By Harry S. Margolis
On Monday, the U.S. Supreme Court ruled in Astrue v. Capato that Mr. Capato’s twin girls conceived after he died using his frozen sperm are not entitled to Social Security survivor benefits.
When Robert Capato was diagnosed with cancer, he froze some of his sperm before he started treatment so that he and his wife could have the family they had planned. Eighteen months after he died in Florida in 2002, his wife gave birth to twins using Mr. Capato’s frozen sperm. Ordinarily, children of a deceased Social Security beneficiary would be entitled to survivor benefits under his work record.
The Supreme Court holding supports the Social Security Administration’s policy of following state inheritance law in these cases. Under the Florida law applicable in this case, absent a will or trust to the contrary, Mr. Capato’s twins would not inherit his estate in this circumstance. Had he lived in some other states, the results would have been different.
This raises the question of whether the result might have been different if Mrs.
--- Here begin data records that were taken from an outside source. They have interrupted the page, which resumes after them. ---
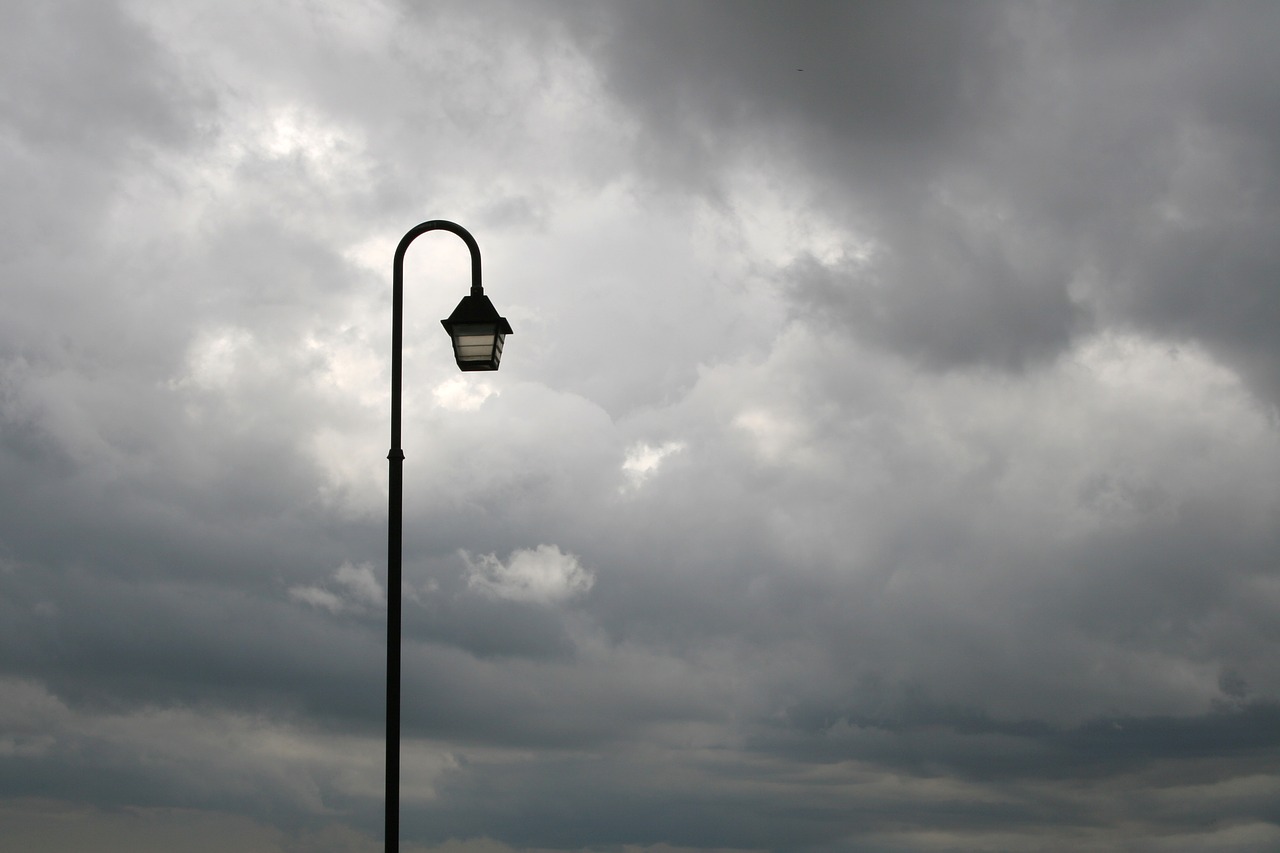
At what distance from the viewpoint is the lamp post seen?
13039 millimetres

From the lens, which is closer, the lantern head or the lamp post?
the lamp post

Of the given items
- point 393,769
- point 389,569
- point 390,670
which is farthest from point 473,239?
point 393,769

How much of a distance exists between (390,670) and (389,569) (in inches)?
40.2

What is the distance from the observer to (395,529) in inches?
536

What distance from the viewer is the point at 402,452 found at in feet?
47.1

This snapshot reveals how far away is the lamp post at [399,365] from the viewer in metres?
13.0

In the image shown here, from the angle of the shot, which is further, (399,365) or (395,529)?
(399,365)

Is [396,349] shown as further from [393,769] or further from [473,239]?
[393,769]

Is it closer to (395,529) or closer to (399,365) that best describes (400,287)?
(399,365)

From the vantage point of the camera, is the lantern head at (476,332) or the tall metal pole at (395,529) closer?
the tall metal pole at (395,529)

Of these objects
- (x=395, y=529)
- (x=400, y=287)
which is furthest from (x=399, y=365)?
(x=395, y=529)

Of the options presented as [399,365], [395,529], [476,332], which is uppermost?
[476,332]

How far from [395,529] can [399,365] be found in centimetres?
186

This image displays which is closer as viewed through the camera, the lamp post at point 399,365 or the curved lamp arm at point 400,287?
the lamp post at point 399,365
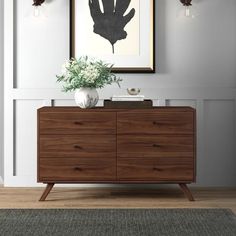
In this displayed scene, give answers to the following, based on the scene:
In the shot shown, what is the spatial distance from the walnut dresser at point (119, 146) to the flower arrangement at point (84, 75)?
18cm

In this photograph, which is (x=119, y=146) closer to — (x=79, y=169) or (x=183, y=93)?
(x=79, y=169)

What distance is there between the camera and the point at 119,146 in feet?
14.1

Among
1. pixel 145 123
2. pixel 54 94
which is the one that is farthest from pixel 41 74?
pixel 145 123

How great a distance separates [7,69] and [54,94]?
0.38 metres

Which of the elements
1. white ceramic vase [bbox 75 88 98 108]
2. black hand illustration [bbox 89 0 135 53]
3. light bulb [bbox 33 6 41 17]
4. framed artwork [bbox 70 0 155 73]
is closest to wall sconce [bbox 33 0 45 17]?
light bulb [bbox 33 6 41 17]

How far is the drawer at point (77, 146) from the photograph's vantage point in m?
4.29

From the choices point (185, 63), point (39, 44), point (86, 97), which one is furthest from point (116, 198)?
point (39, 44)

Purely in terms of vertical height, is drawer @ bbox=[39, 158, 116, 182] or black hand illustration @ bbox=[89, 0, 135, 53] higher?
black hand illustration @ bbox=[89, 0, 135, 53]

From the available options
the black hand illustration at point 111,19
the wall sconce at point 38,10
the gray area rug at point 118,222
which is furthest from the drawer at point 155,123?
the wall sconce at point 38,10

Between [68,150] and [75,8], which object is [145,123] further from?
[75,8]

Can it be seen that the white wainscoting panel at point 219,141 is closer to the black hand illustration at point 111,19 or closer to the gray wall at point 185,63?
the gray wall at point 185,63

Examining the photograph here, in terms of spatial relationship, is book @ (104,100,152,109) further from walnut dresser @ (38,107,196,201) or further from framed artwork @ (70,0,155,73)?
framed artwork @ (70,0,155,73)

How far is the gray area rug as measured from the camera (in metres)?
3.40

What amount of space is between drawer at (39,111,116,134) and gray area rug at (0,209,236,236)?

Capato had moved to one of the states with a more expansive inheritance law either before becoming pregnant with her husband’s frozen sperm or after conception, but before the birth of her daughters.
This may seem like a perverse result since it’s likely that Mr. Capato intended this result before storing his sperm. Though perhaps he only wanted to make sure he could have children after cancer treatment if he survived.
Further, if the law were different and Mr. Capato’s parents had left a trust for him and then his children, would they have wanted Mrs. Capato’s widow to create new beneficiaries after their son’s death. Would the trustee be liable if it had already distributed the trust assets to Mr. Capato’s brother?
The new biology creates some interesting and challenging estate planning and public policy questions.